OFDP Security Enhancement Mechanisms. Several works propose variations of the OFDP protocol for SDN security enhancement. Pakzad et al. [28] propose a modified version of OFDP, namely, OFDPv2, which requires the SDN controller to send only one OFTP_PAKCKET_OUT message containing an LLDP packet to a switch and instructs the switch to advertise the LLDP packet in all its ports, instead of sending an OFTP_PAKCKET_OUT message for every port of each switch. sOFTDP [5] also proposes a variation of the OFDP protocol. The main idea is to transfer the burden of topology discovery from the SDN controller to the data-plane switches. Unlike SPV, both OFDPv2 [28] and sOFTDP [5] do not verify fake link creation.

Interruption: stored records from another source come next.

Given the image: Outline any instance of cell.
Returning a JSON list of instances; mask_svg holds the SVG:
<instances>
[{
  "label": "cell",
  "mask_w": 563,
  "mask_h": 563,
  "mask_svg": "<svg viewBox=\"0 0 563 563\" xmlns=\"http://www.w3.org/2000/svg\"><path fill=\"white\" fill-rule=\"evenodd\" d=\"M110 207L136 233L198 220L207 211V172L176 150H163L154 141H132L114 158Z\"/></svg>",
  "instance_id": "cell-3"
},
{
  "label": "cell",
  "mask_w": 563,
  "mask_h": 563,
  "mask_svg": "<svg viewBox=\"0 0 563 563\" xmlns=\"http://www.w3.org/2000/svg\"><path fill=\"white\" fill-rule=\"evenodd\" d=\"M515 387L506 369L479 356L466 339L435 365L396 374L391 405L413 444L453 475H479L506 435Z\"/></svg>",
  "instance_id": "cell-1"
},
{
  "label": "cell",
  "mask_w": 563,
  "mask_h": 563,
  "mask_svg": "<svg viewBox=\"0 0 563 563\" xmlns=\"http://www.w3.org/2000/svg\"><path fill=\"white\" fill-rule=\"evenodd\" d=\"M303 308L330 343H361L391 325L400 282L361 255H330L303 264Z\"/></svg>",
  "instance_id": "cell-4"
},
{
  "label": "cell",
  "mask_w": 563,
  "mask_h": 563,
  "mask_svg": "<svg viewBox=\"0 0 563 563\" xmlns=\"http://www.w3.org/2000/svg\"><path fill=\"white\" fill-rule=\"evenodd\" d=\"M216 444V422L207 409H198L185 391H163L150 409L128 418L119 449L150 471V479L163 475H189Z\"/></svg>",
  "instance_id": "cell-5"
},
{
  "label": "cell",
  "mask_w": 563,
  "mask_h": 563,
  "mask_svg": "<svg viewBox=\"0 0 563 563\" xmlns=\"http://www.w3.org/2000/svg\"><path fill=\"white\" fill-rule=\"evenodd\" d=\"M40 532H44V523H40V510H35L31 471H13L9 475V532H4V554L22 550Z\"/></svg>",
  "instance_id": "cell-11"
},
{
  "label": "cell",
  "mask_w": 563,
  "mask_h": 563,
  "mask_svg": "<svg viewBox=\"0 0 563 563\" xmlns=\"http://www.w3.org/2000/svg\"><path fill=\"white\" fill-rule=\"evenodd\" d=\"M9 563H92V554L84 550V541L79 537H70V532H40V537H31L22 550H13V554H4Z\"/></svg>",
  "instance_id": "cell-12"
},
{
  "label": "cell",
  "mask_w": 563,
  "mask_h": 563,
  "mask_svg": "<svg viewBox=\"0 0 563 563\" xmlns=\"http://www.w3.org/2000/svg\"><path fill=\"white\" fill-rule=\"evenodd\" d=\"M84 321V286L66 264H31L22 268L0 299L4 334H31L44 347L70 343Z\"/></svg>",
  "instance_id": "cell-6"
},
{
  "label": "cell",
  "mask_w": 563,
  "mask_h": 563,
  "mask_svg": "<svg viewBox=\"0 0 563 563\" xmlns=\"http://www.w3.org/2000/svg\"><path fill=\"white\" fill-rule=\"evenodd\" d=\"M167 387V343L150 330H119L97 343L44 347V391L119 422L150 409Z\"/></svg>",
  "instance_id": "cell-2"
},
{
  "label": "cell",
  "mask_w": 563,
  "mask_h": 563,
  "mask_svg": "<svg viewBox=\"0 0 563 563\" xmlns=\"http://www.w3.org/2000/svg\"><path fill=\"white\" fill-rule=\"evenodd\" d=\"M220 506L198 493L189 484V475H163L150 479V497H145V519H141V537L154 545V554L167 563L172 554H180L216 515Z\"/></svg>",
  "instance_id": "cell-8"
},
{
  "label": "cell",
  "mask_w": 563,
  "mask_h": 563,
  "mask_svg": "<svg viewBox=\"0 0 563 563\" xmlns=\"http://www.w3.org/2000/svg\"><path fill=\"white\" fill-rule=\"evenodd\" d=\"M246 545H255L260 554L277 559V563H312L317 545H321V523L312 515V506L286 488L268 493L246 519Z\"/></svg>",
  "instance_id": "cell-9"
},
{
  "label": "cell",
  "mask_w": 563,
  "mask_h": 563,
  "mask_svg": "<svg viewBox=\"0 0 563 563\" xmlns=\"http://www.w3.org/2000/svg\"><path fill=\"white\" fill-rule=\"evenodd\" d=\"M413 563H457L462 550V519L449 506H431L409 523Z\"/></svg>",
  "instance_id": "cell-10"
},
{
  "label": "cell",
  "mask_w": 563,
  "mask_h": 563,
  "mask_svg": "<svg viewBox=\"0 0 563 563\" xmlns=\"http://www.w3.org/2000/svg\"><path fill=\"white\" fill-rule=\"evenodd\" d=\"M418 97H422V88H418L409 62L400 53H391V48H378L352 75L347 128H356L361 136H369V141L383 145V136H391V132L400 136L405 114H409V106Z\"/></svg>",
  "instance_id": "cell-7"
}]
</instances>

Active Probing Techniques. Probing techniques are typically used to maliciously infer network specifications (e.g., firewall rules, OpenFlow rules, bandwidth estimation, flow tables usage and capacity, etc.). For instance, in [31], the authors utilize the delay required for flow installation on SDN switches to detect whether a network is an SDN. INSPIRE [23] relies on some senders located inside the network, a receiver deployed outside the network and a line sweep algorithm to select forged probing packets to be sent to the network in order to infer OpenFlow rules. INSPIRE can infer the flow rules installation mode (i.e., proactive or reactive), by measuring the delay between a packet sending time and its reception, then an apriori algorithm is used to discover the rules. In [7], the authors use active probing techniques based on crafted packets to trigger switch-controller communications, then they use round trip time (RTT) and packet-pair dispersion features to infer information about flow rules. The authors in [22] also use probing and RTT measurement to infer the OpenFlow switches’ tables capacity and usage along with the flow rules’ hard and idle timeouts. They also trigger controller-switch interactions by sending probing packets to infer the processing time of a specific rule. Unlike these works, SPV utilizes network probing as a defensive mechanism to deceive malicious hosts and SDN switches. Similarly to our work, in [9], network probing is used as a defensive technique. Therein, a periodic sampling-based approach is proposed to detect malicious OpenFlow switches in an SDN. Our effort can be seen as complementary to this work since the latter checks the legitimacy of switches but cannot verify the links between them.

9 Conclusion

The correctness of SDN controller view on network topology is known to be critical for making the right management decisions. However, recently discovered vulnerabilities in OFDP protocol show that poisoning network view of the SDN controller may lead to severe security attacks, such as man-in-the-middle or denial of service. In this paper, we proposed SPV, a novel stealthy probing-based approach, to significantly extend the scope of existing solutions, by generating and sending stealthy packets to incrementally verify legitimate links and detect fake links as well as the responsible malicious switches. As a proof of concept of our approach, we implemented SPV in an emulated SDN environment using Mininet and OpenDaylight. Through extensive experiments, we showed that SPV can respond in near real-time (e.g., less than 120 ms), which makes SPV a scalable solution for large SDN networks. We also measured the performance of SPV in a real SDN/cloud hosted at one of the largest telecommunication vendors to validate the applicability of SPV in a real environment. To further improve the accuracy and performance of SPV, considering traversal time of stealthy packets in the link verification procedure and integrating SPV within the SDN controller (for faster processing of control messages or being independent of public/private key sharing) can be considered as potential future work. Also, to enhance the security of SPV against certain attacks such as flow table exhaustion, adapting methods such as [22] could be beneficial. Moreover, the robustness of our packet generation mechanism can be further improved by leveraging machine learning techniques in analyzing network traffic.